The French Embassy in Vietnam, the French Agricultural Research Centre for International Development (CIRAD), and the Vietnam Academy of Agricultural Sciences co-hosted a seminar on June 6 to announce the results of the experimental cultivation of hybrid arabica coffee varieties in the northwest region as part of a project funded by France. Participants were also offered five coffee samples that were grown from these experimental plots, including Sarchimor Marsellesa, F1 hybrid Starmaya, F1 hybrid Centroamericano (H1), and Catimor (local variety - control).
Mr. Nicolas Warnery, the French ambassador to Vietnam, has determined that this is an important initiative in France and Vietnam's partnership and a clear demonstration of the quality of cooperation between the two nations in the sector of agriculture in particular.
According to the ambassador, the project is a fantastic opportunity for researchers since it promotes the value-added of Vietnamese agricultural goods and has broad application due to the cooperation of the public and commercial sectors.
"The good news is that initial trial planting results suggest that the new coffee varieties exhibit excellent drought tolerance, sun tolerance, high pest and disease resistance, and higher yields. Due to these features, growers may reduce their use of fertilizers and pesticides, so preserving the economic and biological sustainability of coffee cultivation. "Ambassador Nicolas Warnery pointed out.

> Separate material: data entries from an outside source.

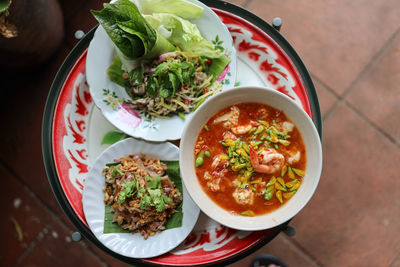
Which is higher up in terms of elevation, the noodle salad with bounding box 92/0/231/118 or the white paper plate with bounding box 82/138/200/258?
the noodle salad with bounding box 92/0/231/118

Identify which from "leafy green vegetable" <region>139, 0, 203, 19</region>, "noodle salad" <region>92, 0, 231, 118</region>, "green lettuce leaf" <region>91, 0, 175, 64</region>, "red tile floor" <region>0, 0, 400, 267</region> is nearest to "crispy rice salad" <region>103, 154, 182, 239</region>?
"noodle salad" <region>92, 0, 231, 118</region>

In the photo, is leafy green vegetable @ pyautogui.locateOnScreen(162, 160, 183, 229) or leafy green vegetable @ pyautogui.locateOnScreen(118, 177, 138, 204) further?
leafy green vegetable @ pyautogui.locateOnScreen(162, 160, 183, 229)

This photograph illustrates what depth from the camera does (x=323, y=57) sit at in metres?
2.94

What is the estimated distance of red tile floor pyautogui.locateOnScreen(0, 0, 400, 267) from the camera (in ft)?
9.43

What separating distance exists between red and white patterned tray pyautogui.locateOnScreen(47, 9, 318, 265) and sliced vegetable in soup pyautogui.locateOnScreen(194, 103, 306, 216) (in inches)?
12.2

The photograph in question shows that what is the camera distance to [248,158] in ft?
6.11

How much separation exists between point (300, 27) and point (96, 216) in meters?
2.27

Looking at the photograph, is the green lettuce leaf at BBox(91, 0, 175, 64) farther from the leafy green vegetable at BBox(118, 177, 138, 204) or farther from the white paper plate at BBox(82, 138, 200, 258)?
the leafy green vegetable at BBox(118, 177, 138, 204)

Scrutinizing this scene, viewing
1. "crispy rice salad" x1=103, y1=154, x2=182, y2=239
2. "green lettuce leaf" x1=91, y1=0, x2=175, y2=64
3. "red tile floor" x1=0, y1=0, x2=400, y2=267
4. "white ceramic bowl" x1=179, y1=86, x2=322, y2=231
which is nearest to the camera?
"white ceramic bowl" x1=179, y1=86, x2=322, y2=231

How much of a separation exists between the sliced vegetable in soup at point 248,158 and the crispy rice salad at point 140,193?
282 millimetres

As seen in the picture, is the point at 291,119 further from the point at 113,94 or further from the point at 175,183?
the point at 113,94

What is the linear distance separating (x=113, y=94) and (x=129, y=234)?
882 millimetres

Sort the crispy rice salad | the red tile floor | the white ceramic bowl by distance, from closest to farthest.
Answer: the white ceramic bowl < the crispy rice salad < the red tile floor

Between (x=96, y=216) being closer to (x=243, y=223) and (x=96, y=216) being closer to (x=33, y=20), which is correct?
(x=243, y=223)
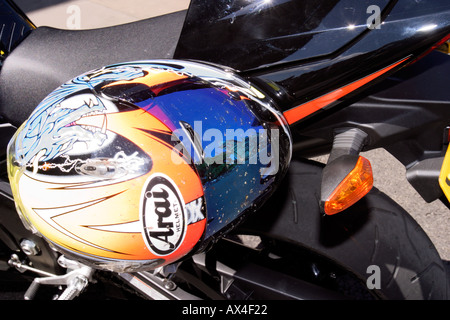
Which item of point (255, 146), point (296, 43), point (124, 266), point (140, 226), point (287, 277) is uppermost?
point (296, 43)

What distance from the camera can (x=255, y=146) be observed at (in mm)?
961

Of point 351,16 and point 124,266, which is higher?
point 351,16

Vietnam's coffee business has achieved great strides over the past two decades thanks to a succession of initiatives on studying and selecting coffee varieties, including the intensification cultivation of robusta coffee, which has helped place the Vietnamese coffee brand on the world coffee map.
Associate Professor Dao The Anh, Deputy Director of the Vietnam Academy of Agricultural Sciences (VAAS), stated that this is a small-budget ODA project with a high priority for increasing the quality of coffee and tea products. It contributes to the diversification and quality improvement strategies of the Vietnamese coffee industry.
During the project's execution, the research institutes of VAAS received a great deal of assistance with regards to varieties, biotechnological processes for rapid propagation of F1 hybrid dominant coffee in the laboratory and greenhouses, gene conservation, and preservation of arabica.
The Northern Mountainous Agro-Forestry Science Institute (NOMAFSI) is responsible for conducting research and developing a sustainable coffee farming process in the direction of agroforestry in the region, as well as providing training to local cooperatives and businesses to transfer technical advances.
In addition, VAAS collaborates with Vietnamese businesses to market goods. Since then, a tight coffee value chain has been established, ensuring that the quality of Vietnamese coffee has improved.
Starmaya and Centroamericano H1 are among the experimental coffee varieties with the greatest potential for product development in mountainous regions of Vietnam over 400 meters. In addition to aiding in the eradication of hunger and the alleviation of poverty and boosting the incomes of those living in hilly regions, a preliminary assessment reveals that these species of plants produce yields that are 15 to 20 percent greater.
"The development of these coffee varieties will not be limited to the project. Hopefully, VAAS and its partners can continue to experiment to be allowed to produce and trade these superior coffee varieties in Vietnam by the law and to organize the propagation of disease-free coffee, meeting the needs of farmers, businesses, and cooperatives," said Associate Professor Dr. Dao The Anh.
He anticipates that the parties will continue to deepen their collaboration to promote the coffee sector, with the Vietnamese coffee and tea value chain expanding to the global market.
Since 2017, CIRAD has collaborated with European and Vietnamese research organizations to study novel Arabica coffee varieties (F1 hybrid) in the mountainous provinces of Son La and Dien Bien. These new varieties were initially chosen and promoted in Central America to solve three challenges: climate change, agroforestry, and coffee quality improvement.
The introduction and testing of these new varieties were initially sponsored by the European Union via the project "Evaluation and selection of coffee varietals for agroforestry systems" (BREEDCAFS) from 2017 to 2022, and subsequently by the European Union and AFD via the ASSET project beginning in 2021.
"These types are ideally suited for agroforestry since they sustain high yields under shady circumstances," explained CIRAD researcher Pierre Marraccini.
"With yields being 10 to 15% higher than the average in the region, combined with a better taste quality will ensure a better-deserved income for producers."
The agroforestry model is a sustainable agriculture strategy supported by CIRAD that incorporates intercropping of crops in upland areas, which contributes to soil fertility, biodiversity conservation, and climate regulation.